衆院総選挙で自民・公明の与党が過半数割れに追い込まれ、「第三極」の国民民主や維新の動向に注目が集まっている。ジャーナリストの尾中香尚里さんは「“モテ期到来”などと浮かれている場合ではない。国民民主と維新はいま危機的な状況にあると考えたほうがいい」という――。
撮影に応じる玉木代表 国民民主党
写真=共同通信社
当確者のボードと撮影に応じる国民民主党の玉木代表=2024年10月27日午後8時49分、東京都新宿区

国民民主党、日本維新の会の「危機的局面」

「自公過半数割れ、立憲躍進」となった今回の衆院選(10月27日投開票)。

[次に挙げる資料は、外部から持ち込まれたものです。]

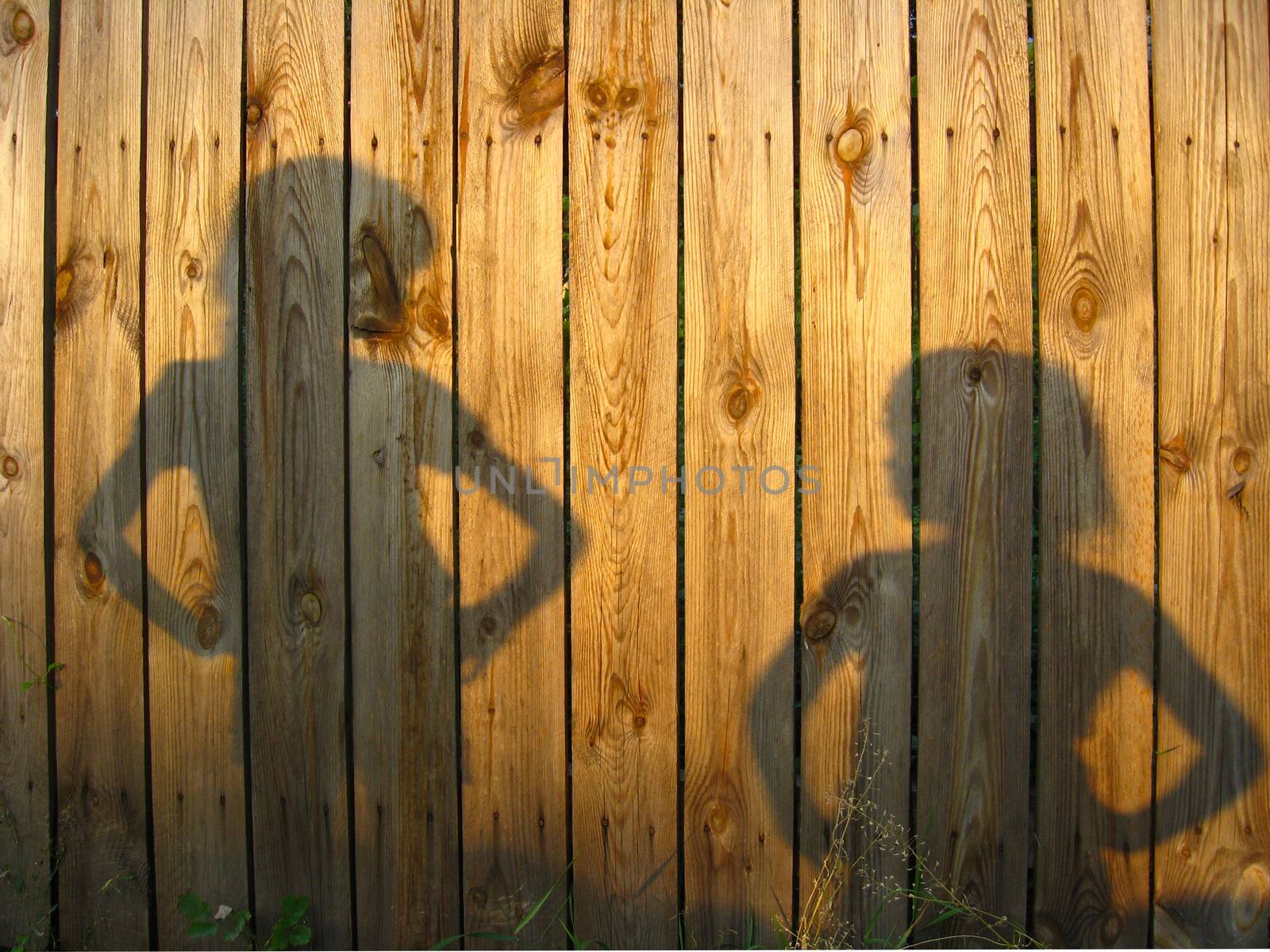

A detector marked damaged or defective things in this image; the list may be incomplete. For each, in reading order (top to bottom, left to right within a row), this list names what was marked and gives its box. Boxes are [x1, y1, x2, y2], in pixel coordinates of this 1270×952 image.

rusty nail stain [11, 8, 34, 43]
rusty nail stain [833, 127, 864, 163]
rusty nail stain [1072, 286, 1102, 332]
rusty nail stain [83, 551, 104, 589]
rusty nail stain [299, 593, 322, 629]
rusty nail stain [807, 606, 838, 644]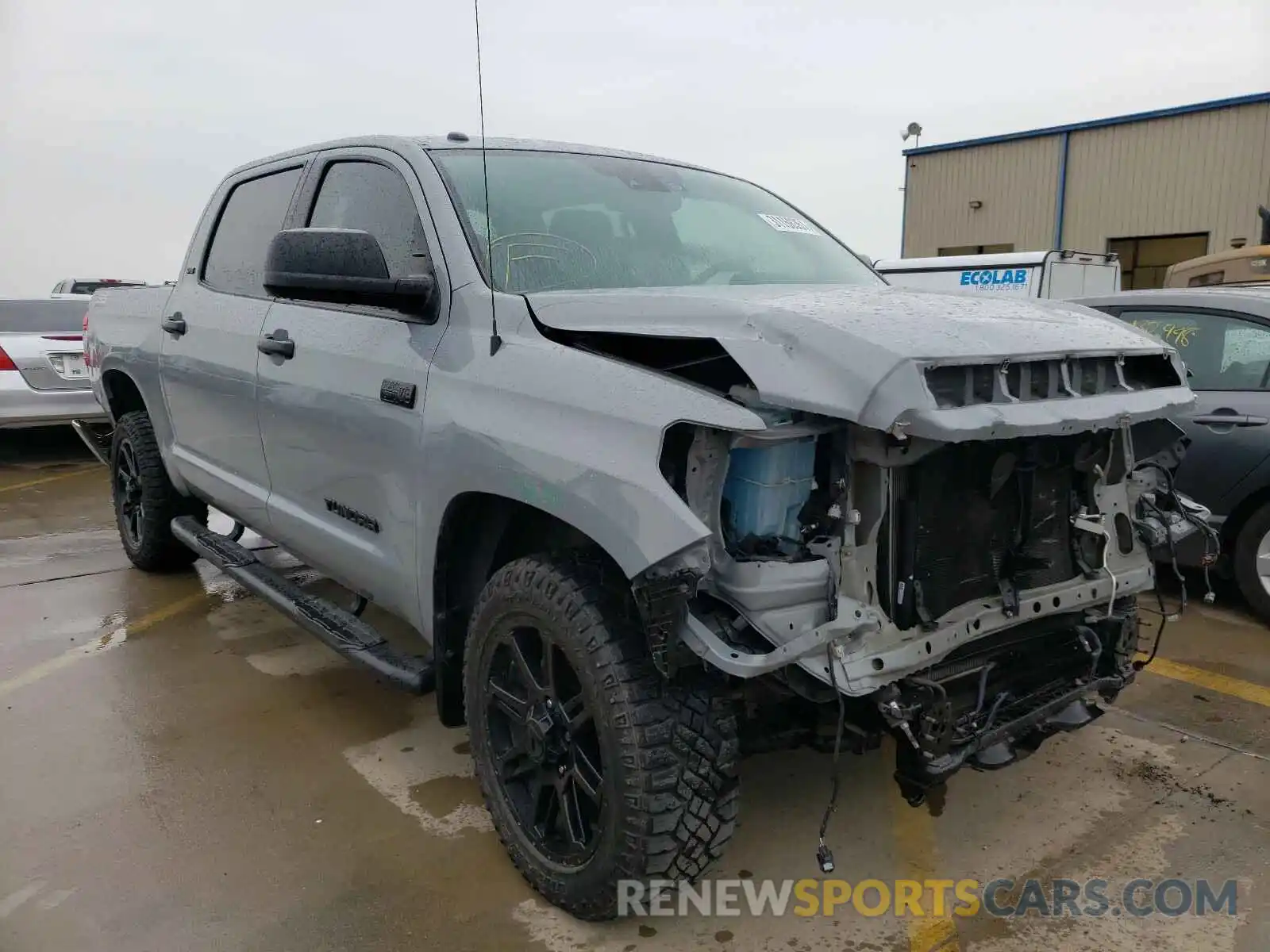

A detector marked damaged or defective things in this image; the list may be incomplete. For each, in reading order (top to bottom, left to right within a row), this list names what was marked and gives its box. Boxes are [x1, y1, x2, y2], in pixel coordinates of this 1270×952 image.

crumpled hood [528, 282, 1199, 444]
damaged front end of truck [533, 286, 1209, 807]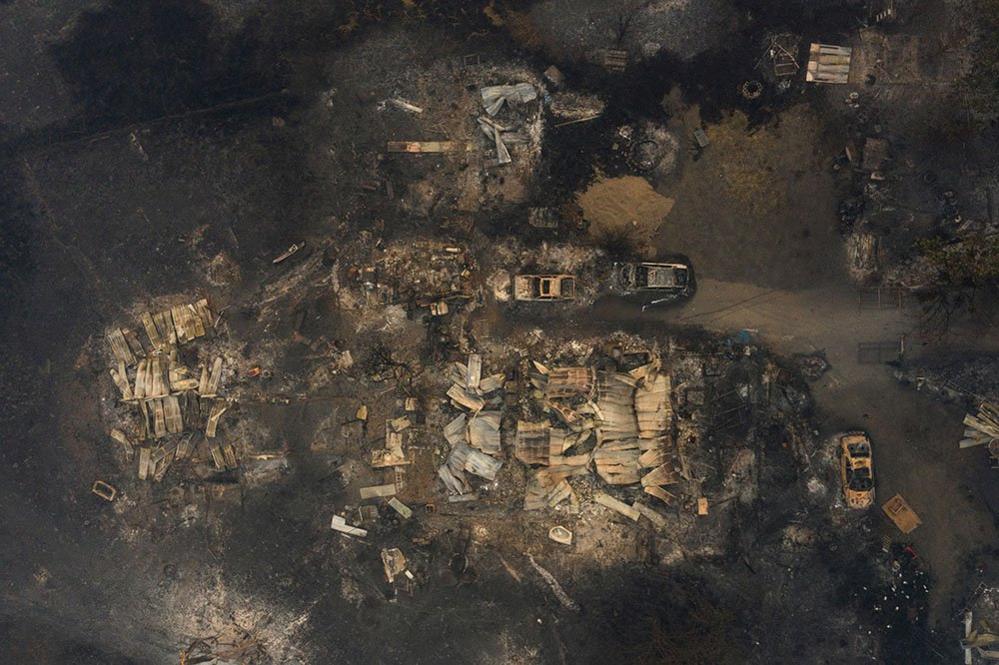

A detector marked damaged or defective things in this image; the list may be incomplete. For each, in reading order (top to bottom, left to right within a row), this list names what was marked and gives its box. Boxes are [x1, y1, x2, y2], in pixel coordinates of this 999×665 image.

連立与党、野党第1党のいずれも衆院の過半数の議席を獲得できず、選挙後の多数派工作に焦点が集まるなか、国民民主党や日本維新の会など、いわゆる「第三極」勢力がにわかに注目されている。

政局のキーマンになったつもりなのか、両党周辺にはどこか浮かれた空気さえ感じられるが、実のところ両党こそ、非常に難しい危機的局面を迎えていると筆者は思う。衆院に小選挙区制が導入されて以降の約30年、こうした「第三極」政党のほとんどは、両党のはざまにもまれて衰退するか、消えてなくなっているからだ。

そもそも彼らは今、本当にキャスティングボートを握っているのだろうか。

維新・馬場代表の見当違いな「モテ期」発言

開票作業が進む27日夜、筆者はニコニコ生放送の開票特番に出演していた。番組の途中、スタジオと各党幹部を中継で結んで話す場面があったが、維新の馬場伸幸代表のこの一言が印象に残った。

「しばらく『モテ期』が来ると思いますが……」

過半数割れした自民党と、過半数に届かなかった立憲が、ともに我が党にすり寄り、連携を打診するに違いない、ということだろう。野党第2党を維持したとはいえ、前回衆院選(2021年)の獲得議席を下回る38議席にとどまり、野党第1党を争った立憲とは100議席を超す差がついた維新だが、馬場氏は「モテ期」と言った途端、引き締めていた顔をほころばせた。

野党第3党・国民民主党の玉木雄一郎代表も同様だ。玉木氏の「自民寄り」姿勢も遠因となり党の分裂を招いた国民民主だが、今回は前回の11議席から28議席へと伸長。玉木氏は28日のBS日テレの番組で、自民党から打診があれば石破茂首相(党総裁)とも「会う用意がいつでもある」と前のめりに語った。

裏金問題で国民の大きな批判を受け、歴史的な議席減となった自民党と比べてさえ、はるかに支持を得られていない両党の「大政党を振り回す」ような態度には、正直首をかしげる。しかし、それを差し置いても、筆者は両党に問いたい。「そんなことより自らの足元は大丈夫なのか」と。